It almost seems that being nice isn’t the way to go… but… it is part of the job so… it may take a while for that habit to break xD – I’m just chuffed I passed enough for him to be confused about me.
Also there were enough people saying ‘he’ etc when referring to me. It felt awesome.
-Though Alfie hilariously was talking with me in the room and every other pronoun was switched between He and She. It just made me laugh so much, he half apologised and I didn’t mind one whit, it was the entertainment value and that he *didn’t* stop and apologise that made it so fun. (haha, his face when I joked with someone about crap and mentioned hermaphrodites, totally worth it xD)

Old Journal Posts.

To protect myself and people involved I’ll try and only include the transgender related posts. I realised that everything I wrote about actual people should be kept to myself. It’s not fair to drag others through the mud. Even if I don’t mention names… people will easily figure out who is who.

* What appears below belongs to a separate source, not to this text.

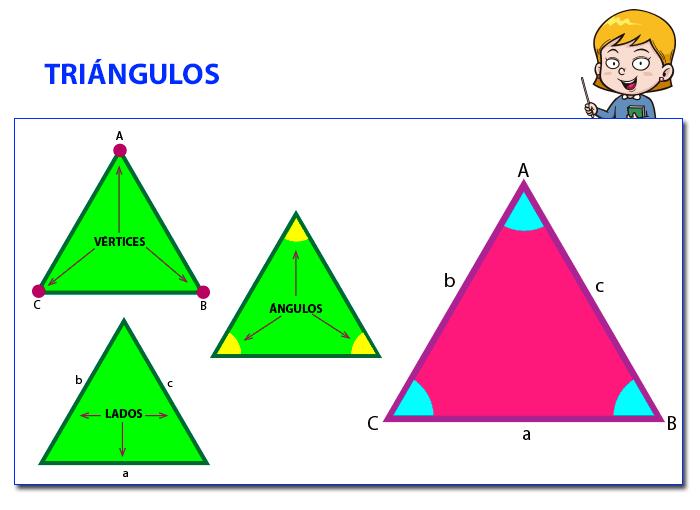 Tipos De Triángulos Clasificación Por Sus Lados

It will end up fragmented that way. But… It’s not strictly coherant in log form anyway.

2009 –

“For writing what I am… I am NOT sorry.”

I’ve had boyfriends I’ve been smitten with but I’m not your typical boy. Part of me is convinced I’m a gay guy so if I even find a woman would make me as happy as he… I would latch on. ” – I’ve also had a girlfriend. That didn’t work out all that well but there we go xD

 “Oddly enough I would change for him. I subtly am doing I suppose. I wouldn’t regret not being female oddly enough. But I need to find some kind of counsellor and think of a way to phrase it all. and i want to get rid of my boobs partly. make them smaller or something…I’d pass as male more… but my hips would always be a problem. ” – At the time I didn’t even know that transmen existed. The only transsexuals ever publicised were male to female. FtM was very much under the radar till I found out more for myself.
Knowledge is power.
Note:: My parents are divorced. Living separately since September 2001 (When I was 11)
[NB: The following about Ex was written early 2009 things have since changed- Reading through the whole entry I can say I was at just as much fault in many aspects. But this is the nature of my journal. It slags people off and I have repeatedly said I am not sorry for what was written– moreso, at the time I wrote exactly how I felt. Right now I can only cringe at some damning things I have written. But… I do have to force myself to remember a lot of the problems were most likely my fault]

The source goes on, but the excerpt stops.